AIDS activists meet to to set up Pan-African lobby

Cape Town - AIDS activists from 20 African countries began meeting in Cape Town Thursday to set up a pan-African lobby for anti-retroviral treatment for victims of the disease, a Medecins sans Frontieres (MSF) spokeswoman said. The first thing they are planning to do is send a message to the UN Earth Summit which begins in Johannesburg on Monday (August 26) to demand that AIDS be placed on the agenda of the meeting to be attended by around 100 heads of state and government, MSF's Rachel Cohen said. South Africa's most prominent AIDS activist, Zackie Achmat, told AFP: "What we would like to say to them is that there is a holocaust of poor people and African people.

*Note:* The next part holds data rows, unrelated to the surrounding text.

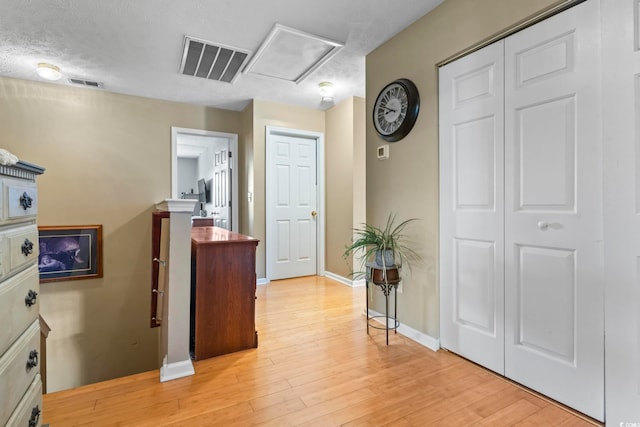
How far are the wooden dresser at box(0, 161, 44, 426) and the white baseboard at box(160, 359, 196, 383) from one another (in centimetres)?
64

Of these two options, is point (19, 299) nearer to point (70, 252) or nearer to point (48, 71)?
point (48, 71)

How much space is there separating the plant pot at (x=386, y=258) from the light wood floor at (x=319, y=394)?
22.7 inches

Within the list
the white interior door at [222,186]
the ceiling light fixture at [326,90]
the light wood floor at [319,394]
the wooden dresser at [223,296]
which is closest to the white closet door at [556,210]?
the light wood floor at [319,394]

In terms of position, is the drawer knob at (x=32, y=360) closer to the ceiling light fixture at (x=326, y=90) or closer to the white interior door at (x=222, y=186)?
the ceiling light fixture at (x=326, y=90)

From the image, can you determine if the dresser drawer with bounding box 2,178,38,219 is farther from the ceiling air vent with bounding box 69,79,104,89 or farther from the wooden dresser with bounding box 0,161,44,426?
the ceiling air vent with bounding box 69,79,104,89

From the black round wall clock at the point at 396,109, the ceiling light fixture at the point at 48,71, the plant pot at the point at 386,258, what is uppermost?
the ceiling light fixture at the point at 48,71

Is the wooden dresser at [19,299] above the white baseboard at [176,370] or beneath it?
above

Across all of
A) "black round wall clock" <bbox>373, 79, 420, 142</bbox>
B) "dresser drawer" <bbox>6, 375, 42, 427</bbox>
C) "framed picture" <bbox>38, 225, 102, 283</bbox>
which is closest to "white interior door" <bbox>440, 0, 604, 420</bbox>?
"black round wall clock" <bbox>373, 79, 420, 142</bbox>

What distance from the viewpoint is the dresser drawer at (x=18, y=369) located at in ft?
3.03

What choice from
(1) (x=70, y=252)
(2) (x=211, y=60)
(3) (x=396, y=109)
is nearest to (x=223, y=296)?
(3) (x=396, y=109)

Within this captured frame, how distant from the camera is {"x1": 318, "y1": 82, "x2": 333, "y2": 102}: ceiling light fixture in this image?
3365mm

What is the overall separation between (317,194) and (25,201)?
3476 mm

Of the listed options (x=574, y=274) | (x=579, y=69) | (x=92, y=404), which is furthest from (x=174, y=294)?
(x=579, y=69)

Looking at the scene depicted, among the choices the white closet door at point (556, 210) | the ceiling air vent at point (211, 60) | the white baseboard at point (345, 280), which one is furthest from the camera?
the white baseboard at point (345, 280)
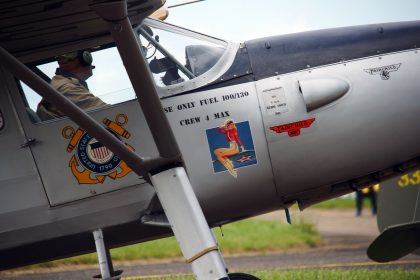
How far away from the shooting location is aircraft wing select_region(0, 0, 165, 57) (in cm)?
586

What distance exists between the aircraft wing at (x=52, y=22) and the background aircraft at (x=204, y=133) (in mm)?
17

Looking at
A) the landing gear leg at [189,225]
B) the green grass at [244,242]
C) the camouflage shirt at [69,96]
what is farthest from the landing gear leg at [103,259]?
the green grass at [244,242]

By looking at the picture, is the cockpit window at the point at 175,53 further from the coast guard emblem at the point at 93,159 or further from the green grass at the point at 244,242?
the green grass at the point at 244,242

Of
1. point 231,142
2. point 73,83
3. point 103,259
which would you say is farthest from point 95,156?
point 231,142

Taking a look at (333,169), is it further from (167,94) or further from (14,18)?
(14,18)

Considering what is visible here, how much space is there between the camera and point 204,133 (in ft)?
21.3

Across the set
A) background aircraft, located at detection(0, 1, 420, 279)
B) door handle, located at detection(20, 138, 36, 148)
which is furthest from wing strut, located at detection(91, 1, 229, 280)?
door handle, located at detection(20, 138, 36, 148)

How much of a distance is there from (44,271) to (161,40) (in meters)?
6.52

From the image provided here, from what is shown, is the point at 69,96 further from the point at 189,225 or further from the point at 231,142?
the point at 189,225

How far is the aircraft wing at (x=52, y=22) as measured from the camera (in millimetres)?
5855

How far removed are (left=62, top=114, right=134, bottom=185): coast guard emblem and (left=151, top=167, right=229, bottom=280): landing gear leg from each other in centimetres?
61

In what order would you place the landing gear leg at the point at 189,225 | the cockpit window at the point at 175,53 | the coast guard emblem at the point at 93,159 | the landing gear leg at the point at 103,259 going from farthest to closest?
the cockpit window at the point at 175,53 < the coast guard emblem at the point at 93,159 < the landing gear leg at the point at 103,259 < the landing gear leg at the point at 189,225

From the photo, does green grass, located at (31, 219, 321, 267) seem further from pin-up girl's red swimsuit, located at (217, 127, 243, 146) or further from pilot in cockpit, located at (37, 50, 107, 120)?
pin-up girl's red swimsuit, located at (217, 127, 243, 146)

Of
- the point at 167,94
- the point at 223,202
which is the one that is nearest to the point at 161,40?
the point at 167,94
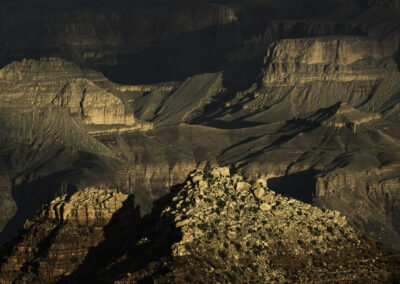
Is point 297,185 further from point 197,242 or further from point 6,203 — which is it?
point 197,242

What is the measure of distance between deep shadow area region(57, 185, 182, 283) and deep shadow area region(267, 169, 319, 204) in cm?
13045

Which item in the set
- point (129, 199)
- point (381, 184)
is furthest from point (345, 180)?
point (129, 199)

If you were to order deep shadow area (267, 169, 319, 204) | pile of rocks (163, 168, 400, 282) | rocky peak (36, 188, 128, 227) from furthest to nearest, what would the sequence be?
deep shadow area (267, 169, 319, 204), rocky peak (36, 188, 128, 227), pile of rocks (163, 168, 400, 282)

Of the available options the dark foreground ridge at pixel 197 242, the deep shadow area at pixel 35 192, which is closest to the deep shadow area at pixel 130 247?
the dark foreground ridge at pixel 197 242

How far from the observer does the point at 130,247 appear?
126ft

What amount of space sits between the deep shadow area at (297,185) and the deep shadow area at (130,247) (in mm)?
130445

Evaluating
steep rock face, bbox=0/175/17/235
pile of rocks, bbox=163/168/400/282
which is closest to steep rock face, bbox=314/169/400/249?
steep rock face, bbox=0/175/17/235

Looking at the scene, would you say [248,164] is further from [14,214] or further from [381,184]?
[14,214]

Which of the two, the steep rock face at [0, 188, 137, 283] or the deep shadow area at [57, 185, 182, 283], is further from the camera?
the steep rock face at [0, 188, 137, 283]

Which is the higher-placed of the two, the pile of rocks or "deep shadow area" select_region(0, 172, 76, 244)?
the pile of rocks

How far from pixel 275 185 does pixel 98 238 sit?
144m

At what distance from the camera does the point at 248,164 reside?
195 m

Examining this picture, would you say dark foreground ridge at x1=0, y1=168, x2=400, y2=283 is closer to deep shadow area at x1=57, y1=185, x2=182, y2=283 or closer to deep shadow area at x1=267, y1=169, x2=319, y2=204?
deep shadow area at x1=57, y1=185, x2=182, y2=283

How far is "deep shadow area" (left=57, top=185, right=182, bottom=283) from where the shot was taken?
3553cm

The HIV epidemic is bringing suffering and painful death to millions of our people." "We all have a duty to stop this holocaust, not only in Africa but on all the world's continents. It is a duty to treat people, to prevent infections and to assist sufferers to live better lives." The new lobby group, which has yet to be formally established, will for the moment will be known as the Pan-African Treatment Access Movement, according to a statement. It will take up the call of the UN World Health Organisation, made at an AIDS Conference in Barcelona in June, for three million people to receive anti-retroviral treatment by 2005.

"We want to create a unified voice for treatment access that can be directed towards governments and inter-governmental institutions such as the WHO, UNAIDS and the World Trade Organisation," Achmat said. The two-day meeting brings together activists and AIDS sufferers from some of the countries with the highest incidence of HIV in Africa, including Botswana, Swaziland, Uganda and Zimbabwe, Cohen said. Africa is home to most of the world's HIV sufferers but access to anti-retrovirals is rare because of the cost of the drugs.